Poursuivre ou non la grossesse ?

Qui ne rêve pas d’un bébé parfait ? Qui ne voudrait pas éviter à tout prix que son enfant soit malade, porteur de déficience ou handicapé dans sa vie ?

Avec l’annonce d’un diagnostic anténatal de déficience, vous êtes amenés à faire des choix, en manquant souvent de temps pour prendre un recul qui serait bien nécessaire. Même si vous aviez déjà réfléchi à cette éventualité avant l’annonce, peut-on vraiment prévoir la manière dont on réagira lorsque cette situation virtuelle devient brutalement réelle. De même, les informations sur lesquelles vous pouvez vous appuyer ne sont pas toujours précises ou bien assimilées.

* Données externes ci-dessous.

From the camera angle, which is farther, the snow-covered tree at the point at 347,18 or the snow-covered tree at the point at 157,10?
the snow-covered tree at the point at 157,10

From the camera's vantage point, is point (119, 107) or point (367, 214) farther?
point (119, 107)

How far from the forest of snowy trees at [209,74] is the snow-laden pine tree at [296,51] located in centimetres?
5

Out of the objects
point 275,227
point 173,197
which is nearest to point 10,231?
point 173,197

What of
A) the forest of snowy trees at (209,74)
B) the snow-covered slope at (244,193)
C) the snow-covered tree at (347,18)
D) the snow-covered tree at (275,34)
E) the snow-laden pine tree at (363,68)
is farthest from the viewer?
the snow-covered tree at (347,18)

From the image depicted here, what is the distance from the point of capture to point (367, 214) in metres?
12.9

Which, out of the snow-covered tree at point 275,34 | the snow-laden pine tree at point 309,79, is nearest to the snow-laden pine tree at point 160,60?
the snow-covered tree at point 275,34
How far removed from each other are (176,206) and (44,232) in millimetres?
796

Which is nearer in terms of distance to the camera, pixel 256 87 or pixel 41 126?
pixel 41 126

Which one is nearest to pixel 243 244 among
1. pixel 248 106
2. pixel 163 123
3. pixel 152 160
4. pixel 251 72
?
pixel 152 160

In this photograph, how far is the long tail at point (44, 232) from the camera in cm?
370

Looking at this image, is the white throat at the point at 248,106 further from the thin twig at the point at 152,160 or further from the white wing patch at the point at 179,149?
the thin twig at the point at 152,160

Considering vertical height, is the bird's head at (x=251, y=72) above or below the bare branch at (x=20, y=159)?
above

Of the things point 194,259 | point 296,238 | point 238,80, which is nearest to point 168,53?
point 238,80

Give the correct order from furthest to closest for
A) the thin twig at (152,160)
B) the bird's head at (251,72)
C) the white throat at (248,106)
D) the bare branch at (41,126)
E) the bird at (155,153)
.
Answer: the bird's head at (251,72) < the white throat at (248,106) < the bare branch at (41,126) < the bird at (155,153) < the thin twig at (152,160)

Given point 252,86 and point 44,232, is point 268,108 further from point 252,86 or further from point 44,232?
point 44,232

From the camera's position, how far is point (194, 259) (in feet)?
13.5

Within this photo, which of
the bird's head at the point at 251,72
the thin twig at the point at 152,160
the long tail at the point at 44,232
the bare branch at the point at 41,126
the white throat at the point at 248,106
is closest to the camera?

Trois options sont possibles : donner la vie à l’enfant et le garder, lui donner la vie et le confier à une œuvre d’adoption, ou encore interrompre la grossesse.

La présence d’une déficience offre la possibilité d’opter pour une interruption médicalisée de grossesse (IMG). Précisons bien que cette option n’est pas à comparer avec une décision d’interruption volontaire de grossesse (décision prise par des couples ou par des mères, en l’absence d’un diagnostic anténatal de déficience, et pour des raisons qui leur sont propres).

Des critères objectifs, tels que l’état d’avancement de la grossesse, la nature de l’anomalie et les risques éventuels pour la santé de la mère entrent en ligne de compte. L’équipe médicale peut éclairer votre réflexion et s’assurer que votre décision tient compte de toutes ces données.

Dans une société qui idéalise la perfection, la santé, la toute-puissance de la médecine, prévoir une anomalie et la laisser venir est difficile, voire inconcevable pour certains. Dans l’esprit de parents qui rêvent du meilleur pour leur enfant, savoir que son parcours sera entaché de souffrance et pourtant lui donner la vie est également difficile.

Avant toute décision, il est nécessaire de s’octroyer un temps de réflexion, d’élaboration et de dialogue, le plus long possible. Sans ce temps, vous pourriez, par la suite, avoir plus de mal à assumer votre décision, quelle qu’elle soit. Vous serez cependant peut-être tentés de vous décider vite, parce que vous craindrez d’être encore plus déstabilisés au fil du temps. Des proches vous pousseront peut-être à opter rapidement pour une interruption de grossesse « avant que vous ne vous attachiez trop à l’enfant ». Des proches, au contraire, tenteront peut-être de vous barrer immédiatement la voie de l’IMG pour des principes moraux qui leur appartiennent. Des médecins pourraient vous proposer un peu trop rapidement un rendez-vous pour une IMG, comme si c’était la conséquence automatique du diagnostic etc.

Or de nombreux médecins et psychologues qui se sont penchés sur cette question, affirment au contraire que pour choisir de vivre avec ou sans l’enfant, il faut que les parents puissent s’exprimer le plus pleinement possible, pour réaliser ce qu’ils vivent et donner une réalité à cet enfant. Pouvoir mettre des mots, aussi violents soient-ils, est un moyen essentiel pour se rétablir de cette terrible expérience.

Opter pour une interruption médicalisée de grossesse, c’est prendre une voie que l’on ne connaît pas et qui peut être très effrayante voire très culpabilisante pour certains. Il est non seulement légitime, mais aussi indispensable d’anticiper, de poser des questions sur les actes concrets qui seront posés par le médecin, et de réfléchir à ce qui pourrait vous soutenir pour vivre cet événement de manière à pouvoir par la suite dépasser ce traumatisme. L’équipe médicale, sur base de son expérience, pourra vous proposer – et non vous imposer- une aide précieuse.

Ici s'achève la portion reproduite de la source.